One of my favorite authors is Anne Fadiman. Formerly editor of Civilization and American Scholar, Fadiman came on my radar screen with her fabulous book of familiar essays on books and reading called Ex Libris: Confessions of a Common Reader. When she talked about her various book fetishes, and especially her detestation for those who mark their place in a book by flipping the book over in such a way that could potentially crack the spine--well, suffice it to say that I had a major crush on her. My wife knows that I secretly gave our daughter the middle name "Anne" to honor Anne Fadiman (and also Anne of Green Gables, but that is a different post). Because of my crush on Anne, I bought every issue of American Scholar in which her column, "At Large and At Small," appeared. Although she was forced out at the Scholar as editor, thankfully her essays have been collected and published as At Large and At Small. Once again, Fadiman demonstrates that she is the Queen of the Familiar Essay and friend of all those who enjoy the polite conversation of that form.
And so, she points the "gentle reader" to the biography of the perfecter of the familiar essay form, Charles Lamb ("The Unfuzzy Lamb"); to the champion of 19th century Romanticism and his penchant for running away ("Coleridge the Runaway"); and to her own history and biography as it merges in her passions for "collecting nature," "ice cream," and "coffee" (each with a laugh out-loud moment). But there are very thoughtful essays her as well, especially her reflections on the culture wars ("Procrustes and the Culture Wars") and on patriotism post-9/11 ("A Piece of Cotton").

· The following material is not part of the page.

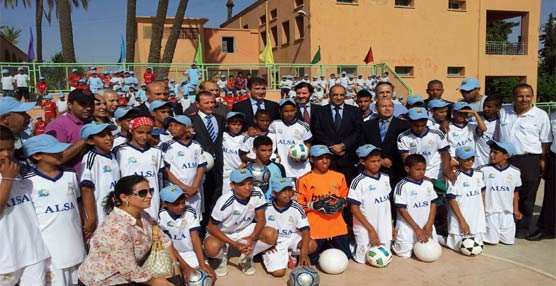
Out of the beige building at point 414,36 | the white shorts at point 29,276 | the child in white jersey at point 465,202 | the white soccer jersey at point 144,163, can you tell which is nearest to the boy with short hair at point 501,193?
the child in white jersey at point 465,202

These are essays to cherish not only because of the content, but because of the graciousness of form and style. I can almost imagine myself sitting across the table from her, sipping on a grande pumpkin spice latte, engaging in humorous and thoughtful dialogue (at least on her part). And in some regard, the best essay writers are able to engage in a dialogue with their readers in such a way that they take the common places of life and point them to something more. That is why they become such friends and why I return to Anne Fadiman's books again and again.